CEM ANOS DA MÍSTICA CELESTE OLÍMPICA

  • O futebol é um universo movido pela magia e paixão – desde seus primórdios, na segunda metade do século XIX, no Reino Unido, fruto da Revolução Industrial (1760  -1840). O mais popular dos esportes consolidou-se, rapidamente, nas periferias das cidades inglesas do ‘Triângulo Industrial’, formado por Liverpool, Birmingham e Manchester, e, antes de cruzar o Canal da Mancha, e desembarcar na França, atravessou o Atlântico e chegou ao Rio da Prata.
  • Primeiro, em Buenos Aires, e, poucos anos depois, em Montevidéu. Justamente no Uruguai, outrora província lusitana Cisplatina, o ‘nobre e viril esporte bretão’ veria surgir a mais mítica das seleções de todo o planeta – a arrebatadora Celeste Olímpica, que há 100 anos, em 1924, conquistou, em Paris, de maneira heroica, o título dos Jogos Olímpicos, correspondente, à época, à Copa do Mundo, que só viria a ser disputada em 1930.
  • Os uruguaios surpreenderam os europeus com a vitória e, se superaram, ao repetir o feito nas Olimpíadas de 1928, em Amsterdam, e triunfar no Mundial de 1930, em Montevidéu, no legendário Estádio Centenário. Também venceriam a Copa do Mundo de 1950, no Maracanã, diante do Brasil. A consagração se deve à perseverança do médico pediatra, Atilio Narancio (1883 – 1952), nascido em Montevidéu, numa família de origem italiana genovesa. Integrou o grupo de jovens que fundou, em 14 de março de 1899, o querido Nacional, talvez, o mais uruguaio dos clubes uruguaios – grande fascínio do escritor Eduardo Galeano (1940 – 2015), celebrado autor de “Las Venas Abiertas de América Latina”, a quem tive a honra de entrevistar algumas vezes. 

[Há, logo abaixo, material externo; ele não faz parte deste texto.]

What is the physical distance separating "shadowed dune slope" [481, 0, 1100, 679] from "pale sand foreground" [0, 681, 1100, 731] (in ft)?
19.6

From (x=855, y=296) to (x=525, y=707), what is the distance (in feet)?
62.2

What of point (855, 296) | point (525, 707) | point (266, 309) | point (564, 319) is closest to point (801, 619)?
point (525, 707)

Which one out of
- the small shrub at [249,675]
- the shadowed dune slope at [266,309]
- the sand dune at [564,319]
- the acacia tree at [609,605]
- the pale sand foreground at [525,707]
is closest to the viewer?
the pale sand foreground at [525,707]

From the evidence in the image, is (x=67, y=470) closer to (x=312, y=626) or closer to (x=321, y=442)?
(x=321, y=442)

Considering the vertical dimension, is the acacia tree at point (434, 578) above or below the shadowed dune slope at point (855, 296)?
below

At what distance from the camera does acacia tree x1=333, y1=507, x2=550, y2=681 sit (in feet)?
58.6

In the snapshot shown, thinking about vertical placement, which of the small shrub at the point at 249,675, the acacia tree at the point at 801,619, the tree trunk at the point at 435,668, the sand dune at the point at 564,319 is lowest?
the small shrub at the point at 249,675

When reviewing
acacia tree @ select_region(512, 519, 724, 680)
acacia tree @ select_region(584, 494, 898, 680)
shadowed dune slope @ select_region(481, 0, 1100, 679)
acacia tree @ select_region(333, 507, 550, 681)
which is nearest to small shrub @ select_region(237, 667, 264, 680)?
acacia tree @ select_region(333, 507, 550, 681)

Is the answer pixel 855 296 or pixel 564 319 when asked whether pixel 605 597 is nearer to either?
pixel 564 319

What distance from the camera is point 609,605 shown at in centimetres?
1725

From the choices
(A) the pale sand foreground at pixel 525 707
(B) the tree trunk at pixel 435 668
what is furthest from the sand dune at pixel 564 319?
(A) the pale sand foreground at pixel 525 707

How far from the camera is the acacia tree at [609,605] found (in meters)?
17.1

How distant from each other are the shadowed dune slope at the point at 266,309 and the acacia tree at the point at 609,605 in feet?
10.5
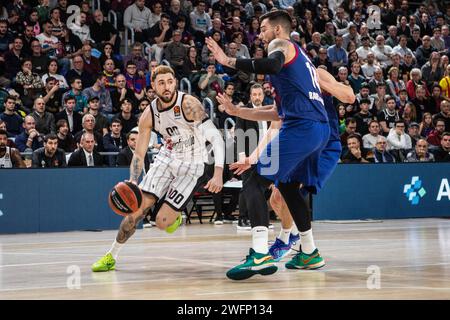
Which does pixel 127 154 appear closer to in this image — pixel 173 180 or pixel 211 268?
pixel 173 180

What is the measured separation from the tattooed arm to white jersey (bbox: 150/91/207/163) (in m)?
0.07

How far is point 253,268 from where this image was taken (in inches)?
321

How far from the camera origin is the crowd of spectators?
17.4 metres

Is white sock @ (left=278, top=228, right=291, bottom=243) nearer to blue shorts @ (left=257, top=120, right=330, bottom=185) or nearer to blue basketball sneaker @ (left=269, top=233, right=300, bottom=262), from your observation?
blue basketball sneaker @ (left=269, top=233, right=300, bottom=262)

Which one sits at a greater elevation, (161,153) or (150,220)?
(161,153)

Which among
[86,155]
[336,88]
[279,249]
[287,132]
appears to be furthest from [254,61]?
[86,155]

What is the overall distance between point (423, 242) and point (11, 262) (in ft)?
19.1

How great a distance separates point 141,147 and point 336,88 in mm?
2278

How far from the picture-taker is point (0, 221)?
15.3 meters

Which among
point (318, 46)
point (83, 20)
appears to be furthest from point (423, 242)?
point (318, 46)

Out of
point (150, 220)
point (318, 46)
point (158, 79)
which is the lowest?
point (150, 220)

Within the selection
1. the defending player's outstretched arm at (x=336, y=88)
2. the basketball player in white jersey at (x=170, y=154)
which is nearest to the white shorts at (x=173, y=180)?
the basketball player in white jersey at (x=170, y=154)
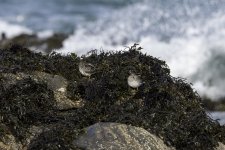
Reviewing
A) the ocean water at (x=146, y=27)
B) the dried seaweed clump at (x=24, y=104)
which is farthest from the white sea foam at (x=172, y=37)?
the dried seaweed clump at (x=24, y=104)

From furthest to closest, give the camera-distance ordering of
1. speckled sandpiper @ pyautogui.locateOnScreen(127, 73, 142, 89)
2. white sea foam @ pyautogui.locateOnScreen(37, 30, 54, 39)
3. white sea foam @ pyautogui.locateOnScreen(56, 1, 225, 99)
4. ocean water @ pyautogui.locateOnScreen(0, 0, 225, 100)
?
white sea foam @ pyautogui.locateOnScreen(37, 30, 54, 39)
ocean water @ pyautogui.locateOnScreen(0, 0, 225, 100)
white sea foam @ pyautogui.locateOnScreen(56, 1, 225, 99)
speckled sandpiper @ pyautogui.locateOnScreen(127, 73, 142, 89)

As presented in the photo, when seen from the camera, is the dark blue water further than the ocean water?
Yes

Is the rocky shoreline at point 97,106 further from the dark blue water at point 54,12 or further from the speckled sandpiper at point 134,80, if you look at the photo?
the dark blue water at point 54,12

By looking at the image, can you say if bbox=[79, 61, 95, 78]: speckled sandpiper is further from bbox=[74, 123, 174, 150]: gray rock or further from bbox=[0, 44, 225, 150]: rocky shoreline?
bbox=[74, 123, 174, 150]: gray rock

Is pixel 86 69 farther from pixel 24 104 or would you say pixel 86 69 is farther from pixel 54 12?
pixel 54 12

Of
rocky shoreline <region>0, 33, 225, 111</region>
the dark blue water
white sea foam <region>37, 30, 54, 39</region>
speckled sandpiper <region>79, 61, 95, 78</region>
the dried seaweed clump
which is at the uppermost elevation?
the dark blue water

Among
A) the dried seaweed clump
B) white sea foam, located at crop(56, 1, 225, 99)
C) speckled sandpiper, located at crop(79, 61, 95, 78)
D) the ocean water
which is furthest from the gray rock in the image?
white sea foam, located at crop(56, 1, 225, 99)

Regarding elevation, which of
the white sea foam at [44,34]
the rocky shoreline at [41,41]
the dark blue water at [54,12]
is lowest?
the rocky shoreline at [41,41]
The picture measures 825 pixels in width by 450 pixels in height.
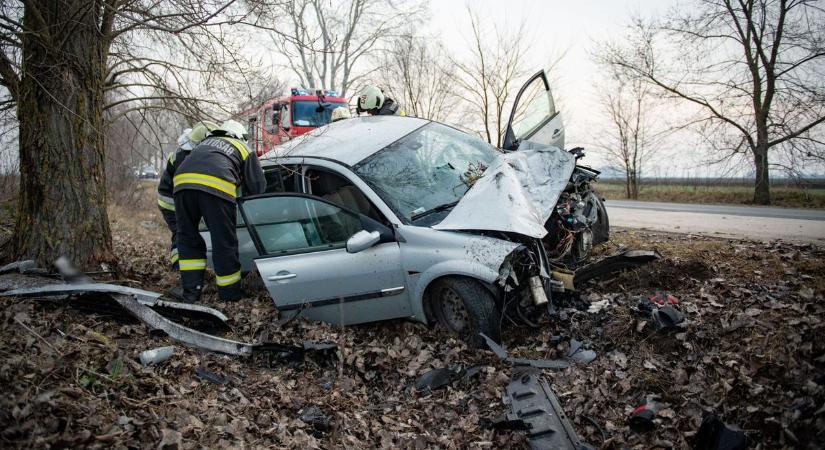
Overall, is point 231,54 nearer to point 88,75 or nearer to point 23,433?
point 88,75

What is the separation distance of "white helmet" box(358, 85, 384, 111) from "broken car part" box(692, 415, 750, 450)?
18.4 ft

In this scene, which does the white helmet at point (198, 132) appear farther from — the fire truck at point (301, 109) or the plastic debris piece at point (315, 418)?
the fire truck at point (301, 109)

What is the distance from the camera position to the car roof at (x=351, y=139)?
4.48m

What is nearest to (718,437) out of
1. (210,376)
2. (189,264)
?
(210,376)

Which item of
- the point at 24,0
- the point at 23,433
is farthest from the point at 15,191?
the point at 23,433

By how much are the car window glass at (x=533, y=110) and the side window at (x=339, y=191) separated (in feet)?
6.83

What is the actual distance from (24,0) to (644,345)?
6.18 meters

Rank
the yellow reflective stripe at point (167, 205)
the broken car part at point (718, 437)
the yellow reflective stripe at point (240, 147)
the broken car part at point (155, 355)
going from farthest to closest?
the yellow reflective stripe at point (167, 205) < the yellow reflective stripe at point (240, 147) < the broken car part at point (155, 355) < the broken car part at point (718, 437)

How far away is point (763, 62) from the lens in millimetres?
14234

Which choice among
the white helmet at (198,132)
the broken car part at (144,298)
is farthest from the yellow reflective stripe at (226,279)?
the white helmet at (198,132)

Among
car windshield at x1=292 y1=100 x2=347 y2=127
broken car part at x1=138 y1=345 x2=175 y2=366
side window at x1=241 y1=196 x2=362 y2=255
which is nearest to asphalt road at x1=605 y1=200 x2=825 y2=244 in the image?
side window at x1=241 y1=196 x2=362 y2=255

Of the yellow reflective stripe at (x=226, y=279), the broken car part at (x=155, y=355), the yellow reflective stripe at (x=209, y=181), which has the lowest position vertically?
the broken car part at (x=155, y=355)

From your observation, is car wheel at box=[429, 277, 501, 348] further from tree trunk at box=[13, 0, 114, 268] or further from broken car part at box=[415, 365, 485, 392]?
tree trunk at box=[13, 0, 114, 268]

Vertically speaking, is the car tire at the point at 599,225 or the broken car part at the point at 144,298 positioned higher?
the car tire at the point at 599,225
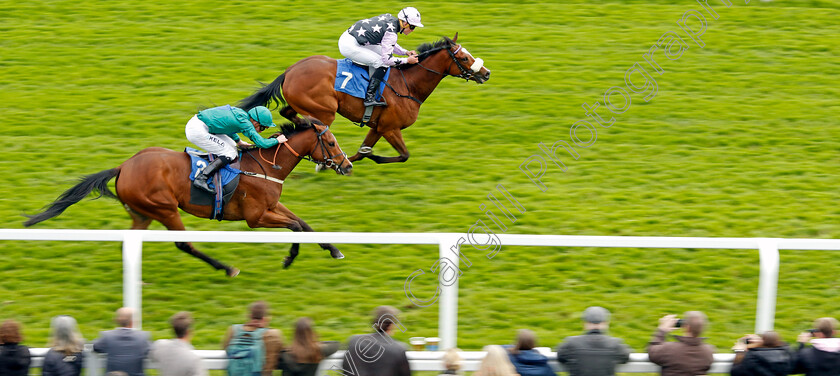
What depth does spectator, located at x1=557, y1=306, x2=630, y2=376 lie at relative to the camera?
429 centimetres

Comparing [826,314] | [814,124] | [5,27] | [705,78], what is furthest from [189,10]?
[826,314]

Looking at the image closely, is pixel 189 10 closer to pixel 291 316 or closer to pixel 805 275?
pixel 291 316

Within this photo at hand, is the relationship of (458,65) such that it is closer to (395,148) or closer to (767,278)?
(395,148)

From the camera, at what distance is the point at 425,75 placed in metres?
8.17

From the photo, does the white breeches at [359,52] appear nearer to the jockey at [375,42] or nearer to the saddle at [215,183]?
the jockey at [375,42]

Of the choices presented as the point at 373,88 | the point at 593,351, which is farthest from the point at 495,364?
the point at 373,88

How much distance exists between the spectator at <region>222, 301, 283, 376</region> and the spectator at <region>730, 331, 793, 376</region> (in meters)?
2.34

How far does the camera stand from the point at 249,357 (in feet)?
14.1

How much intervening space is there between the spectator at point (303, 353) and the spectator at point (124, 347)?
70 centimetres

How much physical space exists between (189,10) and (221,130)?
6293 mm

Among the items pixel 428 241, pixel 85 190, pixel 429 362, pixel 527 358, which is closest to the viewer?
pixel 527 358

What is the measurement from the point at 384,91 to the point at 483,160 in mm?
1256

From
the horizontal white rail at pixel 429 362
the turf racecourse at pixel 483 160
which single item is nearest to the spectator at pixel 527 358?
the horizontal white rail at pixel 429 362

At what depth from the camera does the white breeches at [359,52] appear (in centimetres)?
784
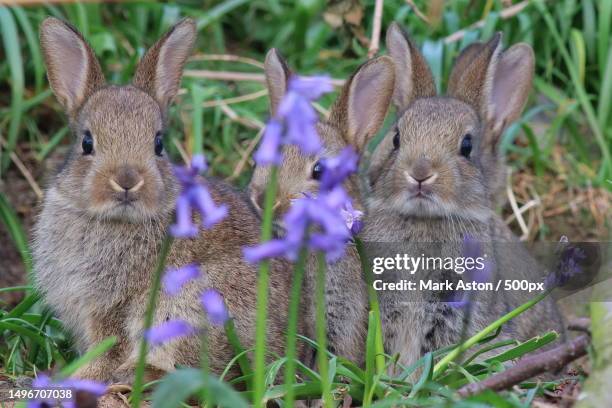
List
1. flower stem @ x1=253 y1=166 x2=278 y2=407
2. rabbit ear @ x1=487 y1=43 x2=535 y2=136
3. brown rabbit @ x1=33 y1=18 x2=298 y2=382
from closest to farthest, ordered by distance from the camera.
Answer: flower stem @ x1=253 y1=166 x2=278 y2=407, brown rabbit @ x1=33 y1=18 x2=298 y2=382, rabbit ear @ x1=487 y1=43 x2=535 y2=136

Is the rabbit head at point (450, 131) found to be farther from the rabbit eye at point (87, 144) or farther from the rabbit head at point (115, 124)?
the rabbit eye at point (87, 144)

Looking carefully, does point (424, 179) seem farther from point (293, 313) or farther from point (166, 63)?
point (293, 313)

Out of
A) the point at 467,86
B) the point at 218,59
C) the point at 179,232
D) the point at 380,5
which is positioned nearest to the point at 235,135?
the point at 218,59

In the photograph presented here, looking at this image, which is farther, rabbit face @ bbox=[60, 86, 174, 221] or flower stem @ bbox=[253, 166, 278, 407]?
rabbit face @ bbox=[60, 86, 174, 221]

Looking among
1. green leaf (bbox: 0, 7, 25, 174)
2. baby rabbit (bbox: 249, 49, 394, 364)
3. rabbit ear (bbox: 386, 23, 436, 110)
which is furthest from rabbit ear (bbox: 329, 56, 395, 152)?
green leaf (bbox: 0, 7, 25, 174)

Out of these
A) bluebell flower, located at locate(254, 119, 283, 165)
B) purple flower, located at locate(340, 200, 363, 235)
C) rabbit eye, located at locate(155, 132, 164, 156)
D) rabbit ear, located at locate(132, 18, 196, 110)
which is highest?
bluebell flower, located at locate(254, 119, 283, 165)

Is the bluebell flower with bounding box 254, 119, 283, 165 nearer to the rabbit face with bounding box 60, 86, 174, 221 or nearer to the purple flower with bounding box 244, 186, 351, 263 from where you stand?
the purple flower with bounding box 244, 186, 351, 263

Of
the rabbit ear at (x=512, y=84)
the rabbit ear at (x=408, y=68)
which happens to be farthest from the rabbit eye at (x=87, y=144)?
the rabbit ear at (x=512, y=84)

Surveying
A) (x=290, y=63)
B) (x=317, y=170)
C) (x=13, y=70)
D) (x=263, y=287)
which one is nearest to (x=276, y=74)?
(x=317, y=170)
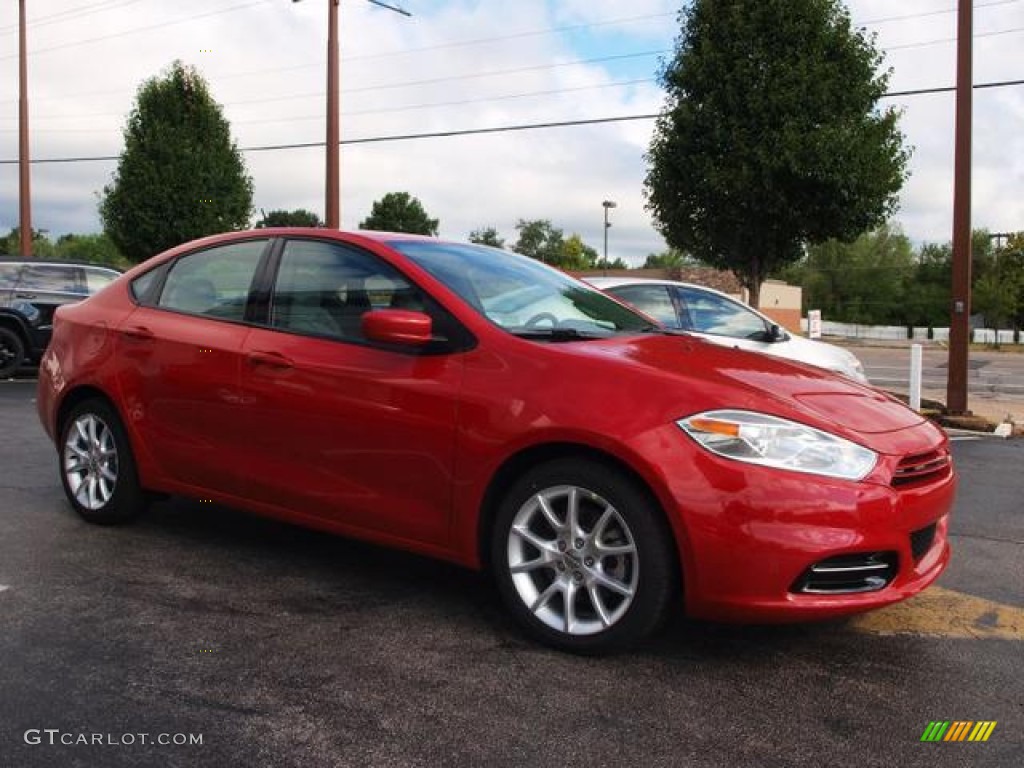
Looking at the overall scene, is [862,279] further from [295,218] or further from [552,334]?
[552,334]

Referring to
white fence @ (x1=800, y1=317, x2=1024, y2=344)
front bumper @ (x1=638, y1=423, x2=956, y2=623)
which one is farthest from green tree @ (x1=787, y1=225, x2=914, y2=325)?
front bumper @ (x1=638, y1=423, x2=956, y2=623)

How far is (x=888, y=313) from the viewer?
9506 centimetres

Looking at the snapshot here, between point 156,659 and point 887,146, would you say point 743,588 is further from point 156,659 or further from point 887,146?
point 887,146

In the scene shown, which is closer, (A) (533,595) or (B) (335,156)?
(A) (533,595)

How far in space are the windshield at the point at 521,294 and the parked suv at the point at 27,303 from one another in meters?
10.3

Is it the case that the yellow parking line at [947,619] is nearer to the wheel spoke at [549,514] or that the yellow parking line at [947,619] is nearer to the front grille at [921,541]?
the front grille at [921,541]

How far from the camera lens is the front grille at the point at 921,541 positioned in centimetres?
321

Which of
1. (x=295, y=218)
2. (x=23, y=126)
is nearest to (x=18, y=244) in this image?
(x=295, y=218)

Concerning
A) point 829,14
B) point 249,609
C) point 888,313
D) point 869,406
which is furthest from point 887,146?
point 888,313

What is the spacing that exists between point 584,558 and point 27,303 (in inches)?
475

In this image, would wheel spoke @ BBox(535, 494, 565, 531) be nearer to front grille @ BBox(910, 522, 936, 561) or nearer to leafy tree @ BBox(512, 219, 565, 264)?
front grille @ BBox(910, 522, 936, 561)

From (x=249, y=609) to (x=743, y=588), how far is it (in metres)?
1.92

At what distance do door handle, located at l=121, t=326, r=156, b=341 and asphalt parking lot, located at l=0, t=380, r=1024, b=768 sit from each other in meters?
1.02

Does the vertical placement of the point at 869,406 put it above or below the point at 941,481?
above
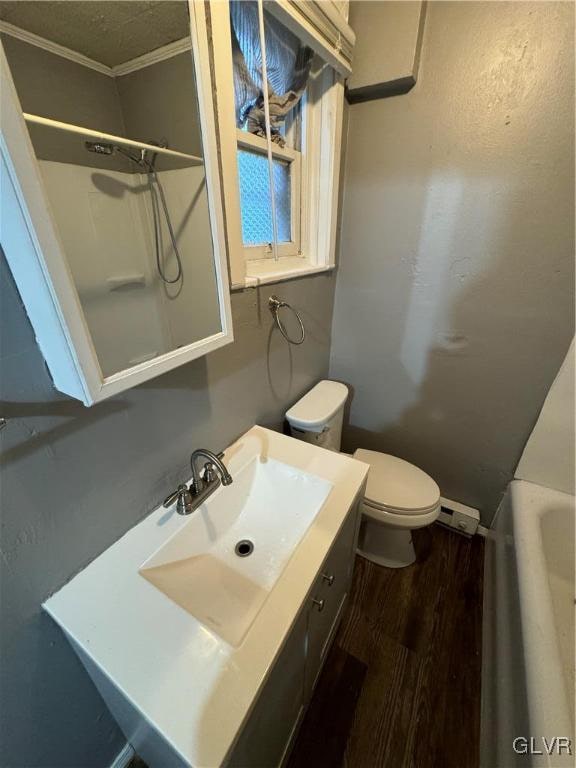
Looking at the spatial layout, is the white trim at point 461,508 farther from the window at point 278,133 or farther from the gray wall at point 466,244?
the window at point 278,133

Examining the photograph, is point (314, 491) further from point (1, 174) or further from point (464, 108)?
point (464, 108)

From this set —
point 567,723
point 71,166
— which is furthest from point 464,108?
point 567,723

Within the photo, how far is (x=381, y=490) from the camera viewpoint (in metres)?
1.31

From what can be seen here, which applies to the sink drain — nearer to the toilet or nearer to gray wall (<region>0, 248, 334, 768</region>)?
gray wall (<region>0, 248, 334, 768</region>)

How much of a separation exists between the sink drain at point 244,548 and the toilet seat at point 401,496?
0.60 m

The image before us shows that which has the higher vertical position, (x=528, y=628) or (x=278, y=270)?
(x=278, y=270)

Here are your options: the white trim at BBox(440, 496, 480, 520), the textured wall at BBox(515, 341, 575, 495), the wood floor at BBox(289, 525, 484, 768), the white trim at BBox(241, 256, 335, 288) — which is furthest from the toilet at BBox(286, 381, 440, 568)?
the white trim at BBox(241, 256, 335, 288)

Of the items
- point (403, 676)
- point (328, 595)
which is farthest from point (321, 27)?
point (403, 676)

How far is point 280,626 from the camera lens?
57 cm

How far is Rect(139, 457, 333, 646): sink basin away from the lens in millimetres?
698

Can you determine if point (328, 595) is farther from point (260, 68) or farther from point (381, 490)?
point (260, 68)

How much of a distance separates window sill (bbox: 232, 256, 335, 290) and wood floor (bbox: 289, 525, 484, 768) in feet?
4.44

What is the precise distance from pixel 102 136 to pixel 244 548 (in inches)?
38.4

  • Tornei-me, aliás, próximo de Galeano, após publicar um artigo no semanário carioca “O Pasquim”, em 1975, no qual narrava a história da Celeste Olímpica, como volto a fazer hoje, e exaltava a figura extraordinária de Narancio (cuja foto ilustra a coluna), a quem os compatriotas reverenciam com o epíteto de ‘El Padre de la Victoria’.
  • Ele havia sido Presidente da AUF (Associação Uruguaia de Futebol), equivalente à CBF no Brasil, e seria o principal responsável pela escalada épica do escrete do Uruguai. Tudo começou em 1923. Durante uma preleção, como dirigente da AUF, ele prometeu a seus craques que, caso conquistassem a Copa América, sediada, naquele ano, em Montevidéu, os levaria aos Jogos de Paris de 1924. Ganharam o título continental e Narancio cumpriu a promessa – hipotecando, inclusive, sua casa para pagar a viagem da delegação à Europa.
  • A própria AUF se colocou contrária à ida e o Peñarol, histórico rival do Nacional, recusou-se a ceder jogadores ao selecionado. Até estrear no torneio na França, com atletas só do Nacional e do Bella Vista, fez uma vitoriosa série de partidas pela Espanha – iniciada na cidade galega de Vigo contra a equipe local do Celta. Venceram o tradicional time vigues e derrotariam ainda o Athletic de Bilbao, o Atlético de Madrid e o Barcelona.
  • Na hora de disputar as Olimpíadas, apesar do êxito já alcançado, a AUF, pressionada pelo Peñarol, não permitiu que fosse utilizada a camisa oficial branca da seleção. Narancio comprou, às pressas, no comércio popular parisiense, alguma outra camisa que pudesse remeter às cores do Uruguai. Encontrou um conjunto de cor celeste, a bom preço, arrematou todas e determinou, para sempre o símbolo maior do esporte em seu país.
  •  Com aquelas camisas os uruguaios encantaram o mundo e, por isso, foi erguido um busto de Narancio nos jardins do Estádio Centenário. Expressa a gratidão de sua pátria pela memorável trajetória inaugurada há um século. O futebol uruguaio estará ausente, este ano, nos Jogos Olímpicos, realizadas novamente em Paris, com abertura marcada para o próximo dia 26. A Celeste de Narancio não conseguiu se classificar e a competição perdeu um mítico protagonista.